Pagina:Alighieri, Dante – La Divina Commedia, 1933 – BEIC 1730903.djvu/44

Da Wikisource.

CANTO IX

     Quel color che viltá di fuor mi pinse
veggendo il duca mio tornare in volta,
3piú tosto dentro il suo novo ristrinse.
     Attento si fermò com’uom ch’ascolta;
ché l’occhio nol potea menare a lunga
6per l’aere nero e per la nebbia folta.
     «Pur a noi converrá vincer la punga,»
cominciò el «se non... Tal ne s’offerse...
9Oh quanto tarda a me ch’altri qui giunga!»
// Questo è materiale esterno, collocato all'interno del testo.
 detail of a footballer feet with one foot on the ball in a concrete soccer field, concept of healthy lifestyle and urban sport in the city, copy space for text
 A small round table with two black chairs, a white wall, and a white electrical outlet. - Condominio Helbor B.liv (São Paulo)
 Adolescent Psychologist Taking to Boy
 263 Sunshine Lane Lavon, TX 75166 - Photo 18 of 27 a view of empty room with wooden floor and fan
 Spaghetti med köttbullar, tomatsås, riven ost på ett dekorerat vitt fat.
     I’ vidi ben sí com’ei ricoperse
lo cominciar con l’altro che poi venne,
12che fur parole a le prime diverse;
     ma nondimen paura il suo dir dienne,
perch’io traeva la parola tronca
15forse a peggior sentenzia ch’e’ non tenne.
     «In questo fondo de la trista conca
discende mai alcun del primo grado,
18che sol per pena ha la speranza cionca?»
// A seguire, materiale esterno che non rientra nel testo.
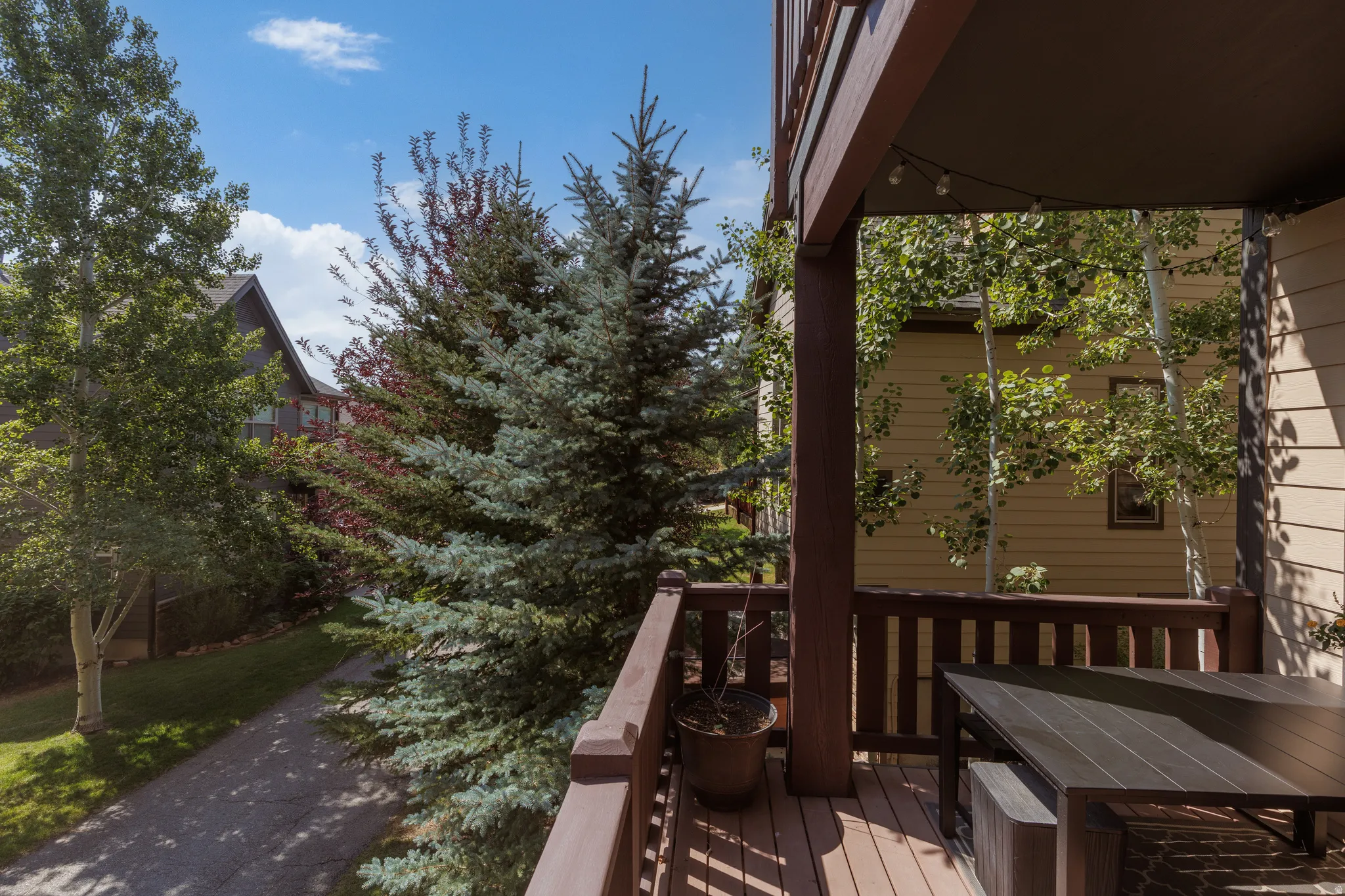Spacious outdoor balcony with composite decking, dark wood railings,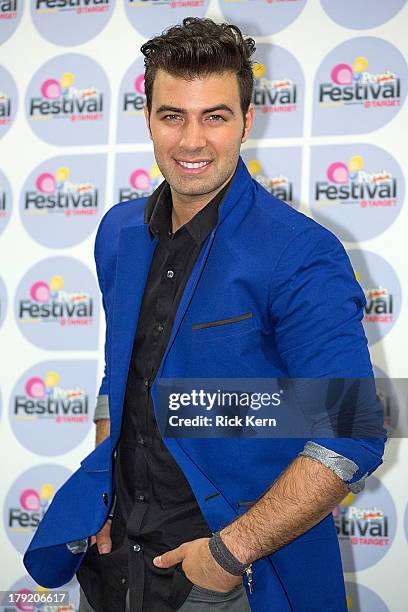 Vocalist Jencarlos Canela poses backstage during Festival People en Español Presented by Target at The Alamodome on August 31, 2013 in San Antonio,...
     Questa question fec’io; e quei «Di rado
incontra» mi rispose «che di nui
21faccia ’l cammino alcun per qual io vado.
     Vero è ch’altra fiata qua giú fui,
congiurato da quella Eritòn cruda
24che richiamava l’ombre a’ corpi sui.
     Di poco era di me la carne nuda,
ch’ella mi fece intrar dentr’a quel muro,
27per trarne un spirto del cerchio di Giuda.